I would have friends /realtives come to my house and say "shhhhh the baby is sleeping" to me and I'd say right back to them...."Are you nuts, my life is not going to revolve around thier nap time". Plus they always slept better at night too- added plus. 

I will admit, I DID put my kids before my husband for a time but the reasons were not that I was too tired, more dumb things like , we never shut our bedroom door, they crashed in there every night on the floor. Many times we had sex right there very quiety under those covers hoping they wouldn't wake up ! I had other things on my mind like house projects. I just wasn't exactly "sexually awakened" back then. 

What arouses your wife ?? Finding that, using it effectively, (reading romance novels-yeah how do you get her too -if it is not her cup of tea, watching a romantic movie with a hot actor she likes -this ALWAYS worked for me -he knew he would be getting it that night), a massage, a shower together, get a sitter , take a romantic vacation.
--- --- ---
### Written request A:
Identify each line of the records that contains the string "trail" and copy those lines.
### Written request B:
Write the next part of the forum post about keeping romance alive in a marriage after having kids, starting right after its last sentence.

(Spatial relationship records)
--- --- ---
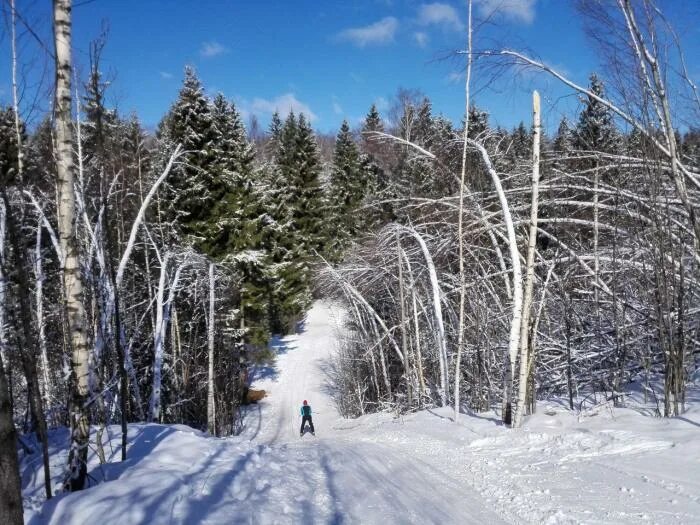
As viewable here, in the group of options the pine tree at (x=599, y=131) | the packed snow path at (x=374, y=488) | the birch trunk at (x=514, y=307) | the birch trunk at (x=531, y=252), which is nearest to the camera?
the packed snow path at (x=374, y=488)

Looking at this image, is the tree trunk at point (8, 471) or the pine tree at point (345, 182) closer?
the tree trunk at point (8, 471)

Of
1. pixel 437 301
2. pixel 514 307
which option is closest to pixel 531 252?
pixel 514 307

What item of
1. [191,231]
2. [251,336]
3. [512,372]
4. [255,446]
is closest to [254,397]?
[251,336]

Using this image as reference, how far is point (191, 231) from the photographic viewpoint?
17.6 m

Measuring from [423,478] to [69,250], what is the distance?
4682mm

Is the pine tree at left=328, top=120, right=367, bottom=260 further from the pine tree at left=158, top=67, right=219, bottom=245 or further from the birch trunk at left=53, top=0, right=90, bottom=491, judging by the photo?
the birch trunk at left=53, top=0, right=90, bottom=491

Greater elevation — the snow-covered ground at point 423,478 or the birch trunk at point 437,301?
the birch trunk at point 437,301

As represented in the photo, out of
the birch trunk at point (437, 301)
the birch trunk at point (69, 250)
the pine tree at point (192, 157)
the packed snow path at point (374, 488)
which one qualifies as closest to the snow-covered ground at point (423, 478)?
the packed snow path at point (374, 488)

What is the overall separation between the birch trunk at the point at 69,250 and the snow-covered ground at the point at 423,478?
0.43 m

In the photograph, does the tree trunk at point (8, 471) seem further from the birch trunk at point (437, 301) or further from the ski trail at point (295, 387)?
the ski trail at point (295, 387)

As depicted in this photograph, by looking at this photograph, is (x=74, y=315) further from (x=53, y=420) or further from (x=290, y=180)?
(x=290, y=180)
--- --- ---
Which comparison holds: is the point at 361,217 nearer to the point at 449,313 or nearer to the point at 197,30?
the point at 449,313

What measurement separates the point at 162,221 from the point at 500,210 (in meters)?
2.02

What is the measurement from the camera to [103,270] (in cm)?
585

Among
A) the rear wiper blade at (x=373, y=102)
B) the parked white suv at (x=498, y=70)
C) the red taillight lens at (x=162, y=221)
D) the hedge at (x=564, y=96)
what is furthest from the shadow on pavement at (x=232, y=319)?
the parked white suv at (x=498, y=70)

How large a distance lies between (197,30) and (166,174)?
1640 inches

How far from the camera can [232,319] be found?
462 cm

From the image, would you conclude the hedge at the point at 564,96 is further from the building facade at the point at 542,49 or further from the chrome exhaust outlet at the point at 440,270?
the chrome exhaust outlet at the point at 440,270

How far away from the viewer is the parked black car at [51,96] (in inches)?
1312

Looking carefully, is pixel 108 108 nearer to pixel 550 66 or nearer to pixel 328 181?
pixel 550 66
--- --- ---
### Task answer A:
In the photograph, does the tree trunk at point (8, 471) seem further from the birch trunk at point (437, 301) or further from the ski trail at point (295, 387)?
the ski trail at point (295, 387)

### Task answer B:
It is so much about communication -FOR some. My husband didn't talk to me, although I had to have it once a week or I was chasing him down, he kinda liked that. No kids would be interrupting that time or I would be yelling at the door for them to take a hike. 

I don't think we need to be mega SWEET to our kids every second of the day, I think we should allow ourselves to have SELFISH TIME and yes, LOCK them out. 

Is there some way she can nap when you come home, so she is ready for YOU after this 8:00 time when the kids are put to bed. I have more energy & sex drive than my husband in the last few years and I would literally send him to bed early so I could wake him up later so we could do it. I was very careful to make sure HE got adequate rest. 

If being too tired is the issue, TIME needs to be used more effectively during her day & her getting adequate rest. If you have the $$ and it would help your marraige insist on getting 
a babysitter at least once a week so you can rekindle your sex life -if she is not willing.... 

.....If you have done the heart felt vulneralbe communication and it has fallen on Deaf ears, this is the thread for you. It was created for this very purpose. 


http://talkaboutmarriage.com/mens-clubhouse/21278-thermostat-ultimate-barometer-your-r.html

.


----------



## CantePe (Oct 5, 2011)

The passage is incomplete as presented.